Sistem perhitungan Upah bagi PKWT, PKWTT, dan Freelance

Legal Opini

1. Bahwa Upah sebagaimana diatur pada Pasal 1 Angka 1 PERATURAN PEMERINTAH REPUBLIK
INDONESIA NOMOR 78 TAHUN 2015 TENTANG PENGUPAHAN adalah hak pekerja/buruh yang
diterima dan dinyatakan dalam bentuk uang sebagai imbalan dari pengusaha atau pemberi kerja
kepada pekerja/buruh yang ditetapkan dan dibayarkan menurut suatu perjanjian kerja,
kesepakatan, atau peraturan perundang-undangan, termasuk tunjangan bagi pekerja/buruh dan
keluarganya atas suatu pekerjaan dan/atau jasa yang telah atau akan dilakukan.

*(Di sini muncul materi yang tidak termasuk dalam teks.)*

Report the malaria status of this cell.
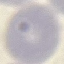
Uninfected.

{
  "capture": "smartphone through the microscope eyepiece",
  "preparation": "thin blood smear",
  "stain": "Giemsa",
  "image_type": "cell patch, automatically extracted from a larger field of view and resized to 64 × 64 pixels"
}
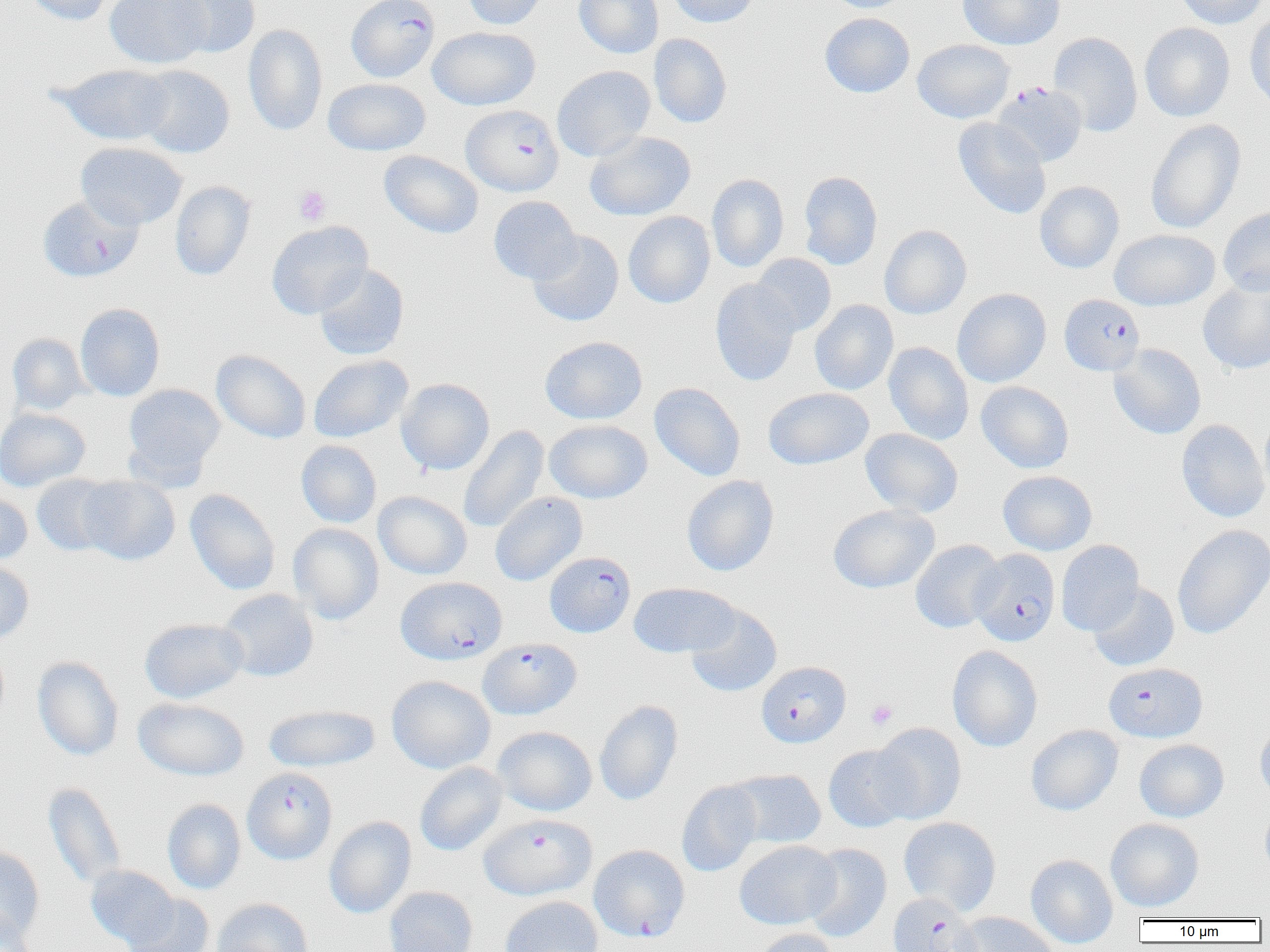
Summary:
  - Coordinate format: approximate bounding boxes as [x1, y1, x2, y2] in pixels
  - Uninfected red blood cell locations: [21, 0, 121, 26], [105, 0, 211, 69], [161, 0, 260, 57], [463, 0, 547, 30], [574, 0, 664, 59], [668, 0, 760, 27], [823, 0, 914, 13], [957, 0, 1064, 50], [1175, 0, 1267, 29], [1245, 10, 1270, 112], [820, 13, 915, 97], [1139, 22, 1235, 122], [243, 24, 328, 136], [427, 26, 540, 110], [1049, 32, 1142, 137], [649, 33, 732, 128], [912, 39, 1015, 123], [54, 64, 175, 146], [136, 65, 234, 158], [552, 65, 655, 161], [323, 78, 431, 156], [953, 118, 1052, 219], [1145, 119, 1246, 234], [584, 131, 696, 221], [75, 142, 187, 229], [379, 150, 483, 239], [798, 171, 883, 270], [707, 174, 789, 273], [170, 181, 255, 280], [1035, 181, 1124, 273], [488, 196, 582, 284], [1218, 206, 1270, 296], [623, 211, 715, 308], [266, 220, 373, 319], [879, 225, 972, 319], [1109, 229, 1220, 310], [528, 231, 624, 326], [751, 253, 836, 336], [313, 264, 409, 360], [1198, 278, 1270, 375], [710, 279, 801, 385], [952, 288, 1051, 387], [810, 300, 898, 395], [75, 303, 165, 401], [7, 333, 89, 415], [540, 336, 647, 424], [884, 342, 973, 445], [1109, 343, 1206, 440], [211, 349, 311, 444], [308, 355, 413, 443], [396, 378, 495, 475], [975, 381, 1074, 473], [649, 382, 745, 481], [123, 384, 224, 478], [763, 387, 874, 469], [0, 407, 90, 492], [1259, 413, 1270, 510], [1177, 419, 1269, 522], [544, 420, 652, 503], [458, 426, 549, 534], [860, 428, 963, 518], [296, 440, 382, 528], [998, 470, 1097, 555], [32, 474, 121, 556], [681, 475, 779, 577], [77, 476, 180, 565], [184, 489, 280, 594], [0, 491, 33, 564], [373, 491, 472, 580], [490, 492, 587, 586], [828, 504, 940, 593], [288, 523, 384, 624], [1172, 524, 1270, 639], [910, 540, 1005, 633], [1055, 540, 1144, 636], [0, 559, 34, 645], [629, 583, 738, 658], [1087, 583, 1179, 672], [218, 589, 318, 682], [685, 604, 783, 697], [139, 618, 249, 703], [0, 638, 10, 725], [947, 646, 1042, 752], [32, 656, 123, 760], [387, 676, 495, 774], [133, 697, 248, 780], [594, 700, 683, 806], [263, 704, 380, 772], [1255, 721, 1270, 806], [871, 723, 967, 824], [1026, 724, 1123, 816], [492, 726, 597, 816], [1134, 739, 1228, 822], [824, 744, 916, 832], [414, 763, 508, 856], [729, 769, 826, 849], [676, 780, 763, 877], [43, 782, 127, 889], [162, 799, 246, 894], [1260, 803, 1270, 882], [324, 816, 416, 918], [899, 817, 1001, 916], [1105, 818, 1204, 912], [734, 840, 840, 930], [803, 844, 892, 942], [0, 846, 45, 943], [1026, 854, 1118, 949], [86, 865, 179, 948], [384, 886, 478, 952], [122, 893, 215, 952], [500, 896, 603, 952], [212, 898, 313, 952], [0, 911, 38, 952], [954, 911, 1058, 952], [751, 928, 840, 952]
  - Platelet locations: [294, 185, 331, 225], [866, 700, 897, 729]
  - Plasmodium falciparum-infected red blood cell locations: [346, 0, 440, 83], [992, 82, 1087, 166], [461, 105, 564, 196], [37, 194, 143, 282], [1060, 294, 1144, 375], [970, 549, 1061, 647], [544, 551, 635, 637], [396, 576, 507, 665], [478, 638, 581, 719], [756, 661, 850, 748], [1104, 662, 1207, 743], [242, 767, 337, 864], [479, 814, 595, 900], [589, 844, 690, 942], [887, 893, 982, 952]
  - Slide-level diagnosis: Plasmodium falciparum
  - Magnification: 1000x
  - Image size: 1270×952 pixels
  - Field of view: single
  - Modality: light microscopy
  - Preparation: thin blood film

2. Bahwa Perusahaan dalam memberikan Upah kepada karyawan wajib mengacu pada Upah yang
ditetapkan oleh pemerintah Provinsi hal ini tercantum pada Pasal 15 PERATURAN MENTERI
TENAGA KERJA DAN TRANSMIGRASI NOMOR 7 TAHUN 2013 “Pengusaha dilarang membayar
upah lebih rendah dari Upah Minimum yang telah ditetapkan.”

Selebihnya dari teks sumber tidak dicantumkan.